“爷爷?”
他抬起头。
看见老爷子靠在椅背上,眼睛还睁着,但那双眼睛已经不动了,没有光了。
然后那清酒壶就从他手里滑落,摔在地上。
“爷爷?”
小孙子又叫了一声。
老妈冲过来,扶住老爷子的肩膀,晃了晃。
“老公?老公!”
没有回应。
她伸手探他的鼻子。
然后她的手僵住了。
死了!
死的不能再死了。
毕竟年龄就摆在那儿,惩罚下来的那一刻,他的寿命正好用完了。
瞬间,家里只剩下了一个声音:呀咩咯,呀咩咯……
……
与此同时,樱花国另一个地方,也就是在东京都·国运游戏分析部。
会议室的门紧闭着,窗帘也都拉上。
人都被赶出去了。
会议室的墙上挂着那面巨大的太阳旗。
而此时,渡边一郎正跪在会议室中央。
他赤裸着上身。
而在他面前的地板上,放着一把刀。
而在他面前的地板上,放着一把刀。
刀旁边,是一块叠得整整齐齐的白毛巾。
他就那么跪着,一动不动,已经跪了很久。
半晌之后,这渡边一郎就抬起头,看着那面旗,看了很久。
然后他开口:
“二十点……二十点国运……”
“还有六年寿命……”
他的声音在发抖。
“没了……都没了……”
“我是罪人,天大的罪人。”
说着,渡边一郎低下头,看着那把刀。
刀不长,是标准的切腹刀,刀柄上还缠着白色的绳子。
他的手慢慢伸出去,握住刀柄。
嘶……刀柄很凉。
只见他把刀拿起来,横在面前。
刀刃上映出他的脸,那张脸上全是汗。
他看着刀里的自己,忽然想起一件事。
他想起自己刚接手这个职位的时候,父亲送了他一句话。
“一郎,你滴要记住,在任何一个形式的战争中,输赢都是常事,但有一件事你要记住。”
“如果有一天,因为你,国家输了,输得很多,甚至带来了无法挽回的损失……”
“你要知道该怎么做。”
当时他不明白,他还能做啥,输了就输了呗。
但现在他明白了,他得付出代价,为自己的失败。
这是,武士精神。
渡边一郎深吸一口气。
他把刀翻过来,刀尖对准自己的腹部。
左手握住刀柄,右手按住刀背。
他闭上眼睛。
嘶,等等,这是传说中的走马灯吗?不知道,反正这一刻,他脑子里闪过很多东西。
父亲的背影,母亲的微笑,第一次看到国运游戏直播时的兴奋,第一次预测成功时的得意,第一次站在这个会议室里发号施令时的风光。
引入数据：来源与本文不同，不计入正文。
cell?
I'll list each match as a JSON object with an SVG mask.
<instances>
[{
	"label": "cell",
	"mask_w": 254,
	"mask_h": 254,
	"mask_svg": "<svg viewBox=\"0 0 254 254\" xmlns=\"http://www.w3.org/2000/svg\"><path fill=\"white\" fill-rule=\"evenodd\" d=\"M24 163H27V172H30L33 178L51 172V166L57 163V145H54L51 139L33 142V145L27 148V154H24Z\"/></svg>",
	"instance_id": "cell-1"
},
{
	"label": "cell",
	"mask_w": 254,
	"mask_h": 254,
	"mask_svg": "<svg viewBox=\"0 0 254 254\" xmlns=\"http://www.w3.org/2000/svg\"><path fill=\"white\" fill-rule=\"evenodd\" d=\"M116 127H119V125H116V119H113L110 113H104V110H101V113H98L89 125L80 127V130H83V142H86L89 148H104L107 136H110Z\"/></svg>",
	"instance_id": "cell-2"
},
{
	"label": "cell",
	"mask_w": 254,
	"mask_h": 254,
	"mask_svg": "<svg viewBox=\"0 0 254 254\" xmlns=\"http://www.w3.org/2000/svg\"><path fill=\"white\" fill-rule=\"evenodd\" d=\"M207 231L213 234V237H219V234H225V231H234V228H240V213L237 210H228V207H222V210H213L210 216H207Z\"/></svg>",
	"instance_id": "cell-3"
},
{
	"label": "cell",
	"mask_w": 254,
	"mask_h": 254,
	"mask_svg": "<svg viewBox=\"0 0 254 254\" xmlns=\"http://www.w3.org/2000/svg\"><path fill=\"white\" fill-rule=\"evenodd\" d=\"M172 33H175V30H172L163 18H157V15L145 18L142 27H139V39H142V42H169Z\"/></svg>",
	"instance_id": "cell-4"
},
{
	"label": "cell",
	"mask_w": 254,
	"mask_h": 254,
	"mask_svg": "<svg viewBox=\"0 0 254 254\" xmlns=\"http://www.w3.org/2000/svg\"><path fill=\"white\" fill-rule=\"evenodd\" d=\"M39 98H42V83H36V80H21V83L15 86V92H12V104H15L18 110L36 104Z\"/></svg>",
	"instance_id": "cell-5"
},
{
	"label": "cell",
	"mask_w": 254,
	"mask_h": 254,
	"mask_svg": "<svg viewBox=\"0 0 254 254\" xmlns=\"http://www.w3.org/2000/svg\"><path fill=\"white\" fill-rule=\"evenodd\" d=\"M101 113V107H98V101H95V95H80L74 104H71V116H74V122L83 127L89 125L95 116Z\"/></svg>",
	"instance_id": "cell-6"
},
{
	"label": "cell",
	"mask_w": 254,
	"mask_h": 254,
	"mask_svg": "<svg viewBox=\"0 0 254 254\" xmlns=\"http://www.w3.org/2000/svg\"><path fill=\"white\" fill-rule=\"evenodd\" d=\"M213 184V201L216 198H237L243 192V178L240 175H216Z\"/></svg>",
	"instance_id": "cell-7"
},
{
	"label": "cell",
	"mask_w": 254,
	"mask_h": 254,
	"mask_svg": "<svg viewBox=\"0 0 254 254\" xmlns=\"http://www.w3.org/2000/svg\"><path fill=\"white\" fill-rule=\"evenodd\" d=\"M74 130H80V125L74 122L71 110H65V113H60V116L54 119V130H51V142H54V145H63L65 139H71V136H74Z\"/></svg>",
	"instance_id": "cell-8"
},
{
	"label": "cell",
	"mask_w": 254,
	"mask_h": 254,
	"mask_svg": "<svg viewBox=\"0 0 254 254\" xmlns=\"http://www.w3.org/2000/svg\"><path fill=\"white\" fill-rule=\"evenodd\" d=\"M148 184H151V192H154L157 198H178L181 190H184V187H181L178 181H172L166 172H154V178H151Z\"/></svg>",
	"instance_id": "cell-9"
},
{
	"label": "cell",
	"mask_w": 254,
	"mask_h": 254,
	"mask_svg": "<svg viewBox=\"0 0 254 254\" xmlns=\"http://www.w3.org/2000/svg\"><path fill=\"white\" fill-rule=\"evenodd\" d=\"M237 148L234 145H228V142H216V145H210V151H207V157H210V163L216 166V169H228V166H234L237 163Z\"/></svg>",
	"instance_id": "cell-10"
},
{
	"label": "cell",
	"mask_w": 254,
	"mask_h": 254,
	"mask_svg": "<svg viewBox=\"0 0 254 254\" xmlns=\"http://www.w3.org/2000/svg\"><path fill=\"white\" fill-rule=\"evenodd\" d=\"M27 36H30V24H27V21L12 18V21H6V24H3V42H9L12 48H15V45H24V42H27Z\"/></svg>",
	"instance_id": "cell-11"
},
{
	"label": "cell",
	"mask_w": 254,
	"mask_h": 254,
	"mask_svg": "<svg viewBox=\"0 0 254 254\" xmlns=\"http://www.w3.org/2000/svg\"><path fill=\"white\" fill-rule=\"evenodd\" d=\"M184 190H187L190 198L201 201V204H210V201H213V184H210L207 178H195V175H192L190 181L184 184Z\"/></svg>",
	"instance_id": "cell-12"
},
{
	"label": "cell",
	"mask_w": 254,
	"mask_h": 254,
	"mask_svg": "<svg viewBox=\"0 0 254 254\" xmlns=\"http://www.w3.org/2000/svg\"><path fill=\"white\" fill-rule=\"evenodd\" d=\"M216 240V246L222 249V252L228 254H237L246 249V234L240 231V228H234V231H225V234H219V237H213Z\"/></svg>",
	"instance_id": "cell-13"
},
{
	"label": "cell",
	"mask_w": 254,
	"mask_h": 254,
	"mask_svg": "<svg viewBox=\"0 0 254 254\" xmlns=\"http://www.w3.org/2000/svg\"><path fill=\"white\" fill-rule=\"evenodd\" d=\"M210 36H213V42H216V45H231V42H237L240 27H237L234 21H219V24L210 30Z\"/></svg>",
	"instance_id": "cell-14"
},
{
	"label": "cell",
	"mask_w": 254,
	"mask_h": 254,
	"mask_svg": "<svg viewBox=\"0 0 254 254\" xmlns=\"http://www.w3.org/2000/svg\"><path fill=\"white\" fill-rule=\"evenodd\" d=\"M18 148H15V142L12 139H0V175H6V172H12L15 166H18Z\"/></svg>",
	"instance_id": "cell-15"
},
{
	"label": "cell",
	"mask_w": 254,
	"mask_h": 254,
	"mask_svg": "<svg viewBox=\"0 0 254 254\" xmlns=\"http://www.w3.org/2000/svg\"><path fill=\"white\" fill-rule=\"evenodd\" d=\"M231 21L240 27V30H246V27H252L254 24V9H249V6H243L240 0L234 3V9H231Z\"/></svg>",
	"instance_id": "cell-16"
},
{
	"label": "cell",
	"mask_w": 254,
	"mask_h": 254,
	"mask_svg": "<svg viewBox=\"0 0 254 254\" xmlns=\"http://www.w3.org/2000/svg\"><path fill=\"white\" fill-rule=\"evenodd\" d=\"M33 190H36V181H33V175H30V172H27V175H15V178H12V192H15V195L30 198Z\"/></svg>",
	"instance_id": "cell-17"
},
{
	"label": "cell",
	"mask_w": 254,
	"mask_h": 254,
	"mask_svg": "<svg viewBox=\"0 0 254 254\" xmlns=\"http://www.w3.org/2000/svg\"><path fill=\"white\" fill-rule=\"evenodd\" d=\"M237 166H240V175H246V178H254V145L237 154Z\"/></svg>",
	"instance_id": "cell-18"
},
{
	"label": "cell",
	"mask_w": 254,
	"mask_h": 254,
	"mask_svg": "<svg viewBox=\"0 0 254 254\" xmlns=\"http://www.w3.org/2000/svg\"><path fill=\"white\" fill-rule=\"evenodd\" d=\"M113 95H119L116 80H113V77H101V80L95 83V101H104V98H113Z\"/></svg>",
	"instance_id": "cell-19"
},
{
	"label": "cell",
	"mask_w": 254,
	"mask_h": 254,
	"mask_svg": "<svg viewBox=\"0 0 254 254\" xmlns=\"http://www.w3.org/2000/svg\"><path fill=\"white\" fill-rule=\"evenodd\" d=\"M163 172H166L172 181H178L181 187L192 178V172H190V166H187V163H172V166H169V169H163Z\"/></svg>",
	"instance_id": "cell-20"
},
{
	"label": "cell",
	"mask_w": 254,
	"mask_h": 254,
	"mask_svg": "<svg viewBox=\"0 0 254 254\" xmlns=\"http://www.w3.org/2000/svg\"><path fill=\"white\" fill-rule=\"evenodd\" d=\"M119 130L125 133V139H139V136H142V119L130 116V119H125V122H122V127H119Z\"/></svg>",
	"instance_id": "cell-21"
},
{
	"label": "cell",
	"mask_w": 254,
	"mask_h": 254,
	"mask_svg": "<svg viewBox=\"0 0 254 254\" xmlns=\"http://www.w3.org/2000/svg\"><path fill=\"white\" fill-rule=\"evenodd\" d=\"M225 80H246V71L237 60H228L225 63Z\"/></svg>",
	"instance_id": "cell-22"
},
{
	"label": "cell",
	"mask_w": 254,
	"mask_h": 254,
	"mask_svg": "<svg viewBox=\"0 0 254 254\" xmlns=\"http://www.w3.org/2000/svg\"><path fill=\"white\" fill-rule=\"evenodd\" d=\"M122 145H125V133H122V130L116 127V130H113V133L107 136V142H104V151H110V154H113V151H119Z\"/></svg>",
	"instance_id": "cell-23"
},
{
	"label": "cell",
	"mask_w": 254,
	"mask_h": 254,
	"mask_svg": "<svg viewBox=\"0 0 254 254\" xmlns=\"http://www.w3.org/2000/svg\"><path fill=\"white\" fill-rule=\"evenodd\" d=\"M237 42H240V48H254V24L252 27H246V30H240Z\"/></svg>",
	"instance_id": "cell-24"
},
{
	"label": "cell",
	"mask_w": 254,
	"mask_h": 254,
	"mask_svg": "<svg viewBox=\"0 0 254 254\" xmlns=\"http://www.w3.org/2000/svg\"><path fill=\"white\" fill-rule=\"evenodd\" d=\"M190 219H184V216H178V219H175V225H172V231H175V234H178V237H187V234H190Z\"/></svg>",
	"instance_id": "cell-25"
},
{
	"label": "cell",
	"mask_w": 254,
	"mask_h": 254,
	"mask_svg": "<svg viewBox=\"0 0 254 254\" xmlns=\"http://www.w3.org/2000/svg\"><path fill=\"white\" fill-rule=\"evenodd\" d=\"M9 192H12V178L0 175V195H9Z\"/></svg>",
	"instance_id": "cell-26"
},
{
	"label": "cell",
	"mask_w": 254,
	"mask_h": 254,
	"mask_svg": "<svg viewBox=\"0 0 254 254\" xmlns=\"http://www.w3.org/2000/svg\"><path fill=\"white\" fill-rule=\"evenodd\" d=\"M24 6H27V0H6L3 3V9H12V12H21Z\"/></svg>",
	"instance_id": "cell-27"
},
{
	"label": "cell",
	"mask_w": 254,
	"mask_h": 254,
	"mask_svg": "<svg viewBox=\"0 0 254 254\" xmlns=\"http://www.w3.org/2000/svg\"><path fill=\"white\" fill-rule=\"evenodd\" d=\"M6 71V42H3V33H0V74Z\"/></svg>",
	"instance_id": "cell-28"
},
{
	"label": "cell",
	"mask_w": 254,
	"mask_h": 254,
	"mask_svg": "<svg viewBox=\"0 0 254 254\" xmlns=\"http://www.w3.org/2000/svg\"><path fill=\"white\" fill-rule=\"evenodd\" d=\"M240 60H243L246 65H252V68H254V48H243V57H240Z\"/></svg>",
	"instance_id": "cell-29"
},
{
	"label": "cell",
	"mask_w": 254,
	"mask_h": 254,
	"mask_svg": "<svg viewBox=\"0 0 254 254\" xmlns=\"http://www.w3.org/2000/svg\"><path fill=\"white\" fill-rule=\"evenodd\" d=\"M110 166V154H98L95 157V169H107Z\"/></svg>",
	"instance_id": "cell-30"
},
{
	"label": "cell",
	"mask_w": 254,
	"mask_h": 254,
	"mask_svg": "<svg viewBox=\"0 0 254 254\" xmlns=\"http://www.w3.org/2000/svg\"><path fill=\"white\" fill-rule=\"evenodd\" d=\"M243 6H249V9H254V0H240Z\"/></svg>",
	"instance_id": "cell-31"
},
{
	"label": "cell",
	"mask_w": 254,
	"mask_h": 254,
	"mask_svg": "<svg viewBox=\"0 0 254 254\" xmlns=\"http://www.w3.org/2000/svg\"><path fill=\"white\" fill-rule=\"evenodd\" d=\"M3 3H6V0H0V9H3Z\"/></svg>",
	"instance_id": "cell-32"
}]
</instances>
走马灯的画面最后定格在了一个年轻人的身上,他穿着校服,看起来十七八岁,人畜无害。
但渡边一郎心里清楚,这就是一个怪物,而这个怪物的名字,叫林不语。
长呼一口气,渡边一郎睁开眼睛。
“我滴,尽力了!”
他握紧刀,猛地一用力。
刀刃刺进腹部。
只见他的身体猛地一弓,然后慢慢弯下去,弯下去,最后伏在地上。
血从身下流出来,在地板上漫开,漫到那块白毛巾边上,把毛巾染红了。
而樱花国的直播间里,也没有弹幕了。
他们哪儿有时间发弹幕啊,
现在街上全都是救护车和哭喊声,人均寿命减六年。